Comparative Analysis of High-Strength Concrete Cylinders Reinforced with Varied Configurations of Carbon Fibre Reinforced Polymer Strips

• Published in: International Journal of Sustainable Construction Engineering and Technology
• Main Author: Michael M.; Zakwan F.A.A.; Ismail R.; Ahmad H.; Wahid N.; Hashim N.H.
• Format: Article
• Language: English
• Published: Penerbit UTHM 2024
• Online Access: https://www.scopus.com/inward/record.uri?eid=2-s2.0-85216871045&doi=10.30880%2fijie.2024.15.03.027&partnerID=40&md5=c846708a66432baabc753051cc7a8609

Concrete, a material renowned for its robustness, flexibility, and cost-efficiency, is ubiquitously employed in a multitude of structural applications. Among its variants, High Strength Concrete (HSC), characterized by a compressive strength exceeding 40 MPa, has emerged as a focal point of interest in contemporary structural engineering research. The incorporation of Carbon Fibre Reinforced Polymer (CFRP), a high-strength composite material, as a strengthening agent in HSC structures represents a novel approach in the field. This study embarks on a comprehensive investigation to assess the efficacy of different configurations of CFRP strips in augmenting the strength of HSC cylinders. A total of fifteen HSC cylinders, each reinforced with a unique configuration of CFRP strips, were subjected to rigorous testing. The cylinders, cast using a standard mould, measured 150 mm in diameter and 300 mm in length. The experimental results revealed a significant enhancement in the strength of the CFRP-reinforced cylinders. Notably, cylinders reinforced with horizontal CFRP strips exhibited an increase in strength of approximately 68% compared to the unconfined specimens. This substantial increase underscores the potential of horizontal CFRP strip configuration in optimizing the strength of HSC structures. Moreover, an analysis of the stress-strain behavior of the CFRP-reinforced cylinders yielded insightful findings. Both the stress and strain behaviors of the CFRP-reinforced cylinders, irrespective of the CFRP strip configuration, surpassed those of the unconfined specimens. This observation affirms the role of CFRP strips in not only enhancing the strength but also improving the overall mechanical performance of HSC cylinders. In conclusion, the findings of this study unequivocally demonstrate that CFRP strips significantly enhance the strength of HSC cylinders.
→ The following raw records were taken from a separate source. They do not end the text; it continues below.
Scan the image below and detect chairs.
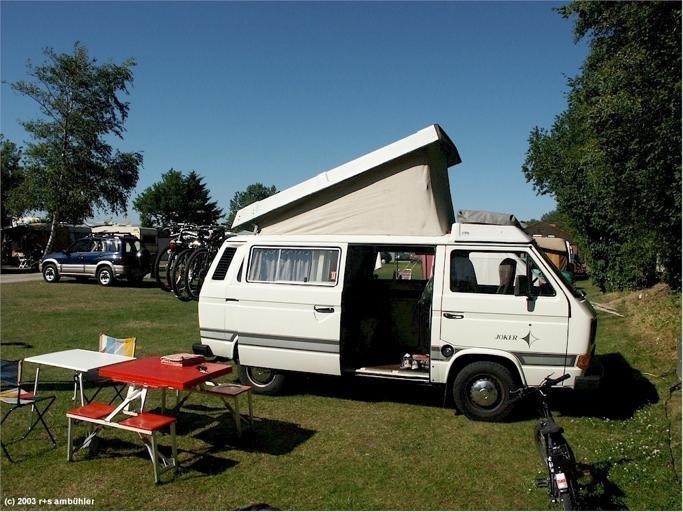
[495,258,516,294]
[1,334,137,464]
[17,252,33,268]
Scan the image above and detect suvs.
[36,231,150,289]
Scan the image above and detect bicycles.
[151,223,225,302]
[505,372,590,509]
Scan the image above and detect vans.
[192,123,613,423]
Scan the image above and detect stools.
[66,357,253,486]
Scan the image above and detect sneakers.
[412,361,418,370]
[399,360,412,370]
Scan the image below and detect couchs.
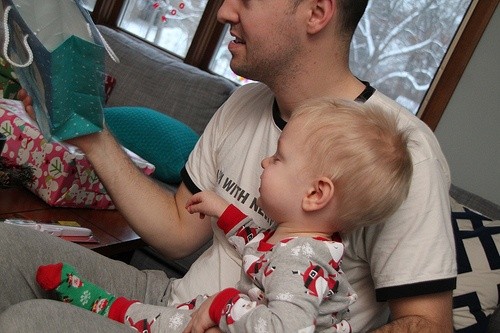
[97,25,500,333]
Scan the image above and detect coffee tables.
[0,189,150,266]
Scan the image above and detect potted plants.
[0,155,38,215]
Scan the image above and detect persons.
[36,98,412,333]
[18,0,457,333]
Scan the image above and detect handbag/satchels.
[0,0,120,142]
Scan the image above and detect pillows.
[450,194,500,329]
[103,107,200,184]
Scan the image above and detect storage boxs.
[0,99,156,210]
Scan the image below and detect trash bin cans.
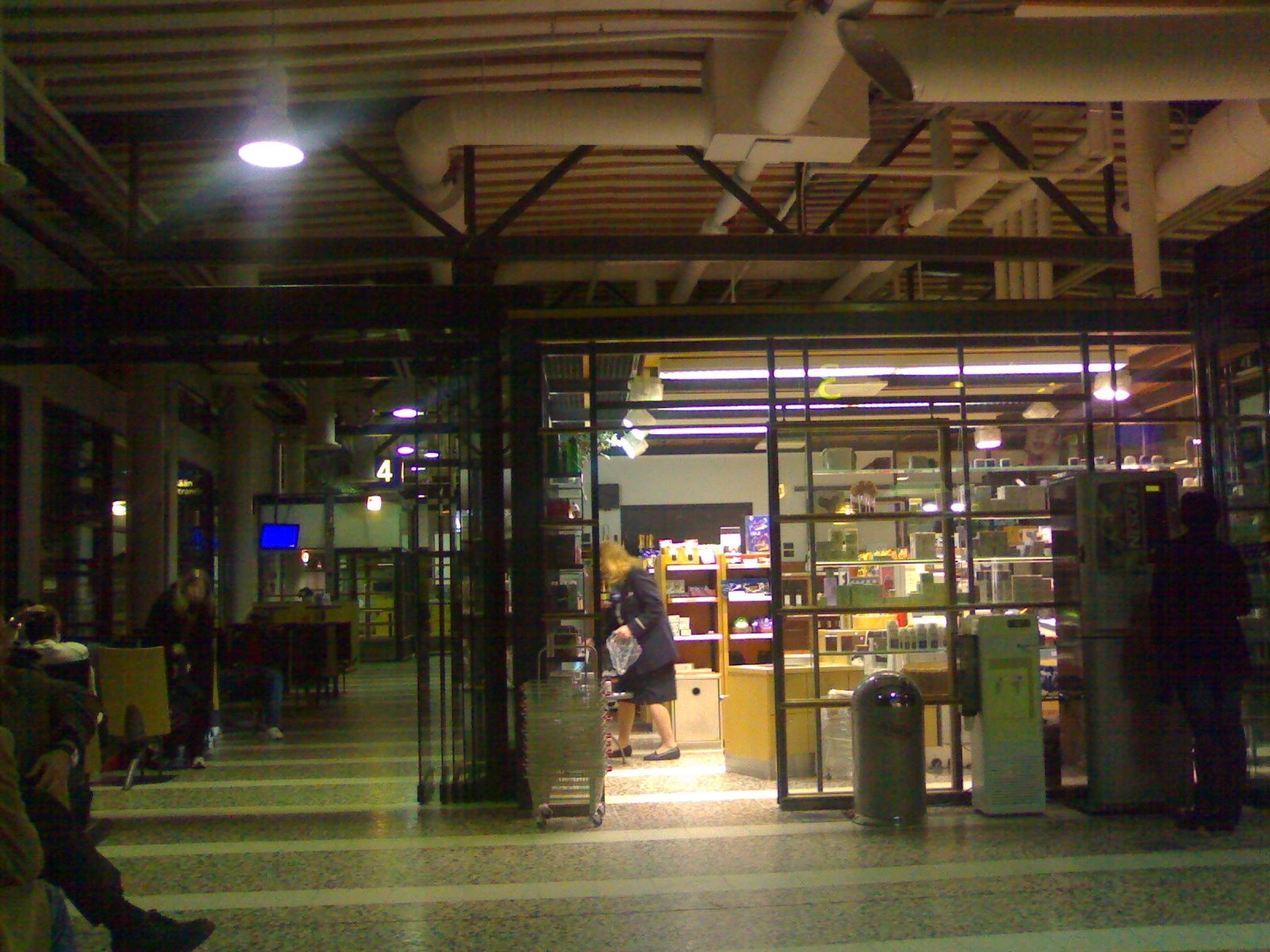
[850,670,928,827]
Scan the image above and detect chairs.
[92,644,178,790]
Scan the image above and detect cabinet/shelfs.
[654,456,1197,780]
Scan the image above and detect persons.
[141,569,223,769]
[229,603,285,742]
[0,605,217,952]
[599,540,681,761]
[1150,491,1254,834]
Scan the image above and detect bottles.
[887,621,950,649]
[825,570,837,608]
[784,580,802,606]
[828,528,860,561]
[615,531,656,573]
[558,436,579,474]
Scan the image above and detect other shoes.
[109,908,216,952]
[644,746,680,760]
[1170,804,1237,830]
[612,743,632,758]
[257,726,283,740]
[192,756,207,768]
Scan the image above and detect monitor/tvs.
[258,523,301,551]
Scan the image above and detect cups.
[825,448,851,469]
[1069,455,1166,466]
[973,458,1009,468]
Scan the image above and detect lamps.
[1092,373,1132,401]
[973,426,1002,449]
[621,370,663,460]
[235,0,306,169]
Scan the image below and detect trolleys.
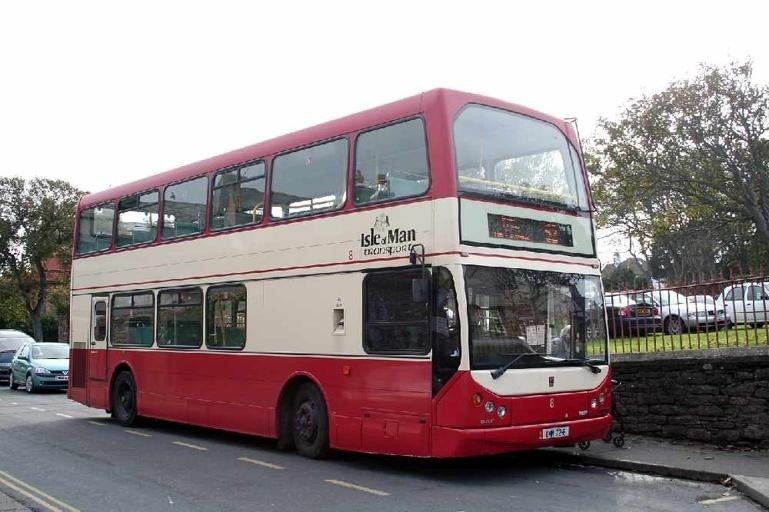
[576,379,627,451]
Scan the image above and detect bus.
[64,84,615,465]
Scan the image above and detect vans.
[0,328,44,383]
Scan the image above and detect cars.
[574,280,769,342]
[8,341,72,394]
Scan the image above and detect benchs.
[85,206,271,253]
[344,169,429,207]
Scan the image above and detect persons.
[466,304,487,335]
[535,324,579,359]
[335,170,370,210]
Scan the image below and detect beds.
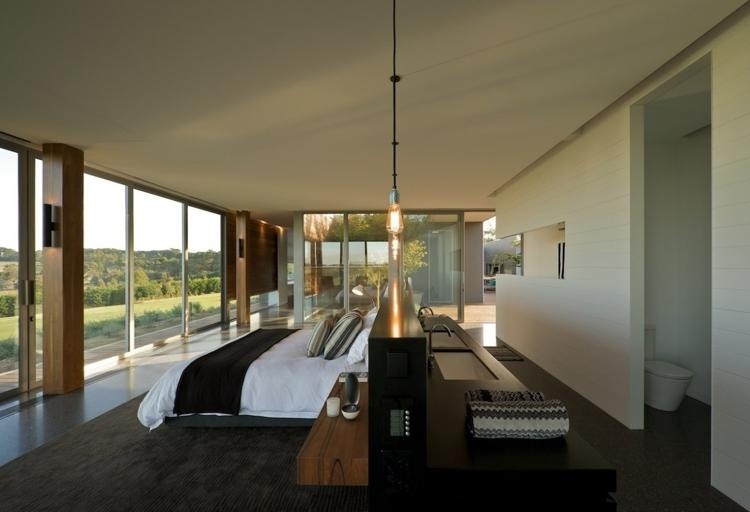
[162,312,379,429]
[338,277,384,305]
The results underscore the potential of CFRP strips, particularly in horizontal configuration, for widespread application in structural engineering, paving the way for more resilient and efficient concrete structures. Future research could explore the impact of varying the thickness and material properties of the CFRP strips to further optimize the performance of HSC structures. © 2024, Penerbit UTHM. All rights reserved.